When inappropriate content does get past peer review it is important that it is flagged by the community. This is best done with letters to the editor, which are then linked to the original article in standard electronic literature searches. Letters linked to articles should be carefully reviewed before deciding whether to cite the original work. That which is shown to be unacceptably flawed should not be referenced, but instead allowed to fade into oblivion as quickly as possible. Referencing valid critical letters instead of the original article is one way of acknowledging that the original publication was considered without giving it better citation statistics.
Ultimately, peer review works when all parties do their best for the good of the literature. Even rejected manuscripts can sometimes be improved sufficiently to contribute positively. We need to be mindful, though, of what we introduce to the literature. Our collective goal should be to publish meaningful, credible work and to exclude that which is not. If deficient pieces do make it into the literature they should be flagged to restrict their ability to confuse future scholarship.

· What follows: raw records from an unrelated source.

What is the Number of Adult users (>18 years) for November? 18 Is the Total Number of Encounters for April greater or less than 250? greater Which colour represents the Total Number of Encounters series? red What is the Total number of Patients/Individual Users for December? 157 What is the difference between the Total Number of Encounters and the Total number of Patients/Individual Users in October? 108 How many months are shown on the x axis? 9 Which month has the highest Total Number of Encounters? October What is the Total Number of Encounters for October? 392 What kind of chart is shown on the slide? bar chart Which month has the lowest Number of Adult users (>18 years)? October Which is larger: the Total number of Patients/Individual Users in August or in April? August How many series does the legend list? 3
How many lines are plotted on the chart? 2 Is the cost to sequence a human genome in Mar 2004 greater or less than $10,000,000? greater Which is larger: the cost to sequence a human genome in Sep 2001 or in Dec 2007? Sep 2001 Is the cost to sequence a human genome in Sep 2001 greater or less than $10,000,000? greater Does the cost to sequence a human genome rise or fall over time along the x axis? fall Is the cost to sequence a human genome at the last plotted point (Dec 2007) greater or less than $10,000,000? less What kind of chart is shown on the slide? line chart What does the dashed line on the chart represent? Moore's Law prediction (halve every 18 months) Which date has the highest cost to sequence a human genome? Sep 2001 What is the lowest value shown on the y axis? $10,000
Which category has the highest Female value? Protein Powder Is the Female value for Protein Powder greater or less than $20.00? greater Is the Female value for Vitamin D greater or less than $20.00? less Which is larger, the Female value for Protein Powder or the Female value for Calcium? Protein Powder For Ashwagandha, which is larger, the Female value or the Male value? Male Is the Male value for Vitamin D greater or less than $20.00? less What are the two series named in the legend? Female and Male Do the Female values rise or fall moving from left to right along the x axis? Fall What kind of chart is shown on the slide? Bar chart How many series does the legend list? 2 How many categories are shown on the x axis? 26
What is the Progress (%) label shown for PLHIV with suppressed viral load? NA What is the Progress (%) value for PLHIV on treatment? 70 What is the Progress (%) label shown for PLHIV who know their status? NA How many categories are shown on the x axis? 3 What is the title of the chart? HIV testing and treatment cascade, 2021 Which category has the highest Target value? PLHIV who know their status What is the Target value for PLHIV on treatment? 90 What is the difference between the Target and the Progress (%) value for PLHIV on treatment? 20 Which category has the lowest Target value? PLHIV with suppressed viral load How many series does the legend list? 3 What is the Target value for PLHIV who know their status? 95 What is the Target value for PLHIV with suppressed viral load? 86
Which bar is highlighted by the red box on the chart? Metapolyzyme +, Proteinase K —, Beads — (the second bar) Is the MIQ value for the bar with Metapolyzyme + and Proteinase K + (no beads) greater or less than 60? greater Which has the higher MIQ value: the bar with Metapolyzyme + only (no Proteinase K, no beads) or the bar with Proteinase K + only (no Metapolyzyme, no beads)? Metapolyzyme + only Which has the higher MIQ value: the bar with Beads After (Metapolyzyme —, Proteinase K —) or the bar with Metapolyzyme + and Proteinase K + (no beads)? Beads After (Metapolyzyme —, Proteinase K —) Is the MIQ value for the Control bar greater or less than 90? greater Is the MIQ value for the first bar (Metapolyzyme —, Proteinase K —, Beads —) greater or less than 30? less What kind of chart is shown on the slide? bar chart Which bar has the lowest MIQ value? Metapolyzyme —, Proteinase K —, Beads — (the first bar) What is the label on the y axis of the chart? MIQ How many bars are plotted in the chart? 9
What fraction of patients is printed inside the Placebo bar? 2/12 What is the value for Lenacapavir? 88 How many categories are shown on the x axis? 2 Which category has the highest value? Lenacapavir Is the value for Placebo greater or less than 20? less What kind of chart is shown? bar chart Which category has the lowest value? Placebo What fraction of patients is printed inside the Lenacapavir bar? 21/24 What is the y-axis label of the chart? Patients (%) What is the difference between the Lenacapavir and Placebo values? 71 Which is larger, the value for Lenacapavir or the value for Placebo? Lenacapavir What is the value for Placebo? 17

Wilderness & Environmental Medicine enters its 29th year of publication in 2018 as a well-established niche journal. In 2017 we received 205 original submissions. Of these, 71 were rejected, 63 were accepted, 41 are currently under our review, 19 are currently being revised by authors, and 11 were withdrawn. Revisions were requested for 126 (61%) of the submissions. Of the returned manuscripts, 76 (60%) were returned for a second revision, 35 (46%) for a third revision, 12 (34%) for a fourth revision, 4 (33%) for a fifth revision, and 1 for a sixth revision. Overall, this constitutes an extremely vigorous effort to bring our readership the best information available. It is important to recognize that the majority of this effort was provided on a volunteer basis by those who choose to enrich our community.